In-Depth Technical Document on the CrowdStrike BSOD Incident
Introduction
On July 19, 2024, a critical incident involving CrowdStrike's Falcon® sensor update led to widespread Blue Screen of Death (BSOD) issues on Windows systems globally. This document provides an in-depth analysis of the incident, including historical context, technical breakdown, remediation steps, mapping to the NIS 2 Directive, and recommendations for future prevention.
Historical Context
In 2010, George Kurtz, then CTO of McAfee, faced a significant issue where a faulty update caused McAfee to misidentify the critical system file svchost.exe
as a virus. This misidentification led to widespread crashes on Windows XP systems, resulting in the infamous Blue Screen of Death (BSOD). This incident significantly impacted McAfee, contributing to its subsequent sale to Intel.
Fourteen years later, in 2024, George Kurtz, now CEO of CrowdStrike, faced a similar challenge. A CrowdStrike Falcon® sensor update caused Windows systems to crash globally, reviving the dreaded BSOD. This recurrence underlined the importance of rigorous update testing and robust incident response mechanisms.
Incident Summary
On the morning of July 19, 2024, many Microsoft Windows users around the world experienced the Blue Screen of Death (BSOD) following a new update from CrowdStrike. The issue stemmed from a logic error in the CrowdStrike Falcon sensor update, leading to a null pointer dereference in the csagent.sys
driver. This caused Windows hosts running Falcon sensor versions 7.15 and 7.16 to crash.
The BSOD affected various critical sectors, including telecommunications, banking, airlines, railways, supermarkets, hospitals, and news networks, highlighting the widespread impact of such software failures.
Insider Stock Sale
In addition to the technical details, it's important to note that CrowdStrike's Chief Security Officer, Shawn Henry, sold 4,000 shares of CrowdStrike stock on July 15, 2024, just days before the incident. This sale totaled approximately $1.485 million, at an average price of $371.32 per share. The sale was part of a prearranged 10b5-1 trading plan established on December 20, 2023, which is designed to prevent insider trading by allowing insiders to set up predetermined plans for selling stock. Following the transaction, Henry still owns 183,091 shares, including unvested restricted stock units.
The proximity of this sale to the subsequent IT outage has raised questions and scrutiny from regulators and shareholders, despite the transaction being part of a prearranged plan. The incident and the timing of the stock sale have led to high volatility in CrowdStrike’s stock, which saw significant drops in value following the outage.

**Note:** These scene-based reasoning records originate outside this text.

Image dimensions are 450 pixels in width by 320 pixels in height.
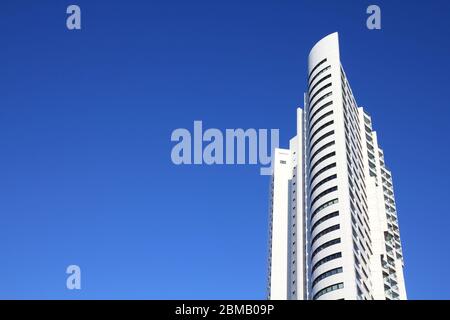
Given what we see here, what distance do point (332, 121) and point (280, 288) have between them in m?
48.7

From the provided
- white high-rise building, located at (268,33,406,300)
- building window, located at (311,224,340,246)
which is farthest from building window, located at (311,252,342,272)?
building window, located at (311,224,340,246)

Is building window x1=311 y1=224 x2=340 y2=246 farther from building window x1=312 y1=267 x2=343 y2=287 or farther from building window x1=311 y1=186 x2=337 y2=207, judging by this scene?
building window x1=311 y1=186 x2=337 y2=207

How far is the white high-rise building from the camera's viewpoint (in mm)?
85812

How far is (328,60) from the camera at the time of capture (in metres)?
114

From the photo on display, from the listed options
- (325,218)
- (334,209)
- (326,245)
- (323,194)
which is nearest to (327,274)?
(326,245)

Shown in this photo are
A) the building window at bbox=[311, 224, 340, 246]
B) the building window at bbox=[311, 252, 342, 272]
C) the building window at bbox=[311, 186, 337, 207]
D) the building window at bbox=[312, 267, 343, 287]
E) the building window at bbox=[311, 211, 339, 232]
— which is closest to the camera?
the building window at bbox=[312, 267, 343, 287]

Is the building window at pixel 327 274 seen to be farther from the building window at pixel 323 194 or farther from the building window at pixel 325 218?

https://www.barrons.com/articles/crowdstrike-insiders-sold-stock-cac5e509
Technical Breakdown
- Faulty Update Deployment:
- Date and Time: July 19, 2024, at 04:09 UTC.
- Action: Sensor configuration update to Windows systems.
- Result: Logic error causing system crashes and BSOD.
- Resolution: Update remediated on July 19, 2024, at 05:27 UTC.
- Note: Not related to a cyberattack.
- Affected Systems:
- System Versions: Falcon sensor for Windows versions 7.11 and above.
- Impact Duration: Online between 04:09 UTC and 05:27 UTC.
- Symptom: System crash, Blue Screen of Death (BSOD).
- Configuration File Primer:
- Channel Files: Part of Falcon’s behavioral protection mechanisms, updated several times a day.
- Directory: Located at
C:\Windows\System32\drivers\CrowdStrike
. - Naming: Files start with “C-”.
- Technical Details:
- Channel File 291:
- Filename: Starts with “C-00000291-” and ends with
.sys
. - Role: Controls named pipe execution evaluation.
- Error: Targeted malicious named pipes used in cyberattacks, resulting in OS crash.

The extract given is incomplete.